§ **REQUIREMENT**
Convert the data below into a JSON list of strings, with one string per line and no blank lines. Leave the picture out of the list.
START DATA EXTRACT
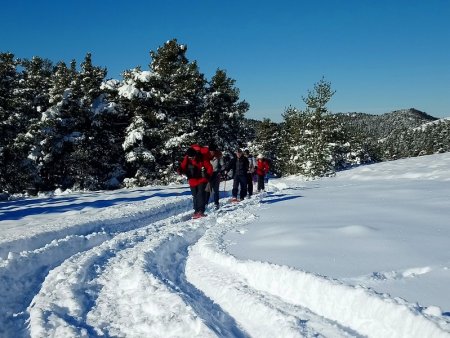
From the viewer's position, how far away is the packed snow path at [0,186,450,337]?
3.61 m

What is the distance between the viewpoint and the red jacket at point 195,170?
1108 centimetres

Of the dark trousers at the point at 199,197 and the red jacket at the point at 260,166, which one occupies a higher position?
the red jacket at the point at 260,166

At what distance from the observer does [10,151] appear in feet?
71.9

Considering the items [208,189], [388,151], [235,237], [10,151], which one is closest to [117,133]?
[10,151]

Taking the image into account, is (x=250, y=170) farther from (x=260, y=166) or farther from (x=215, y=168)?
(x=215, y=168)

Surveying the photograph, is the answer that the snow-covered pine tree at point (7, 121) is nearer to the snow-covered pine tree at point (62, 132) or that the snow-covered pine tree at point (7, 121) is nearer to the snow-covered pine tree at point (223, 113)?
the snow-covered pine tree at point (62, 132)

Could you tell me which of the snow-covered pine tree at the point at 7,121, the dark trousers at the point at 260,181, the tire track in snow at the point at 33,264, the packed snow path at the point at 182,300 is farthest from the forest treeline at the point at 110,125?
the packed snow path at the point at 182,300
END DATA EXTRACT
§ **RESPONSE TO THIS TASK**
[
  "From the viewer's position, how far away is the packed snow path at [0,186,450,337]?",
  "3.61 m",
  "What is the distance between the viewpoint and the red jacket at point 195,170?",
  "1108 centimetres",
  "Of the dark trousers at the point at 199,197 and the red jacket at the point at 260,166, which one occupies a higher position?",
  "the red jacket at the point at 260,166",
  "At what distance from the observer does [10,151] appear in feet?",
  "71.9",
  "Considering the items [208,189], [388,151], [235,237], [10,151], which one is closest to [117,133]?",
  "[10,151]",
  "Taking the image into account, is (x=250, y=170) farther from (x=260, y=166) or farther from (x=215, y=168)?",
  "(x=215, y=168)",
  "Surveying the photograph, is the answer that the snow-covered pine tree at point (7, 121) is nearer to the snow-covered pine tree at point (62, 132) or that the snow-covered pine tree at point (7, 121) is nearer to the snow-covered pine tree at point (223, 113)?",
  "the snow-covered pine tree at point (62, 132)",
  "Could you tell me which of the snow-covered pine tree at the point at 7,121, the dark trousers at the point at 260,181, the tire track in snow at the point at 33,264, the packed snow path at the point at 182,300 is farthest from the forest treeline at the point at 110,125?",
  "the packed snow path at the point at 182,300"
]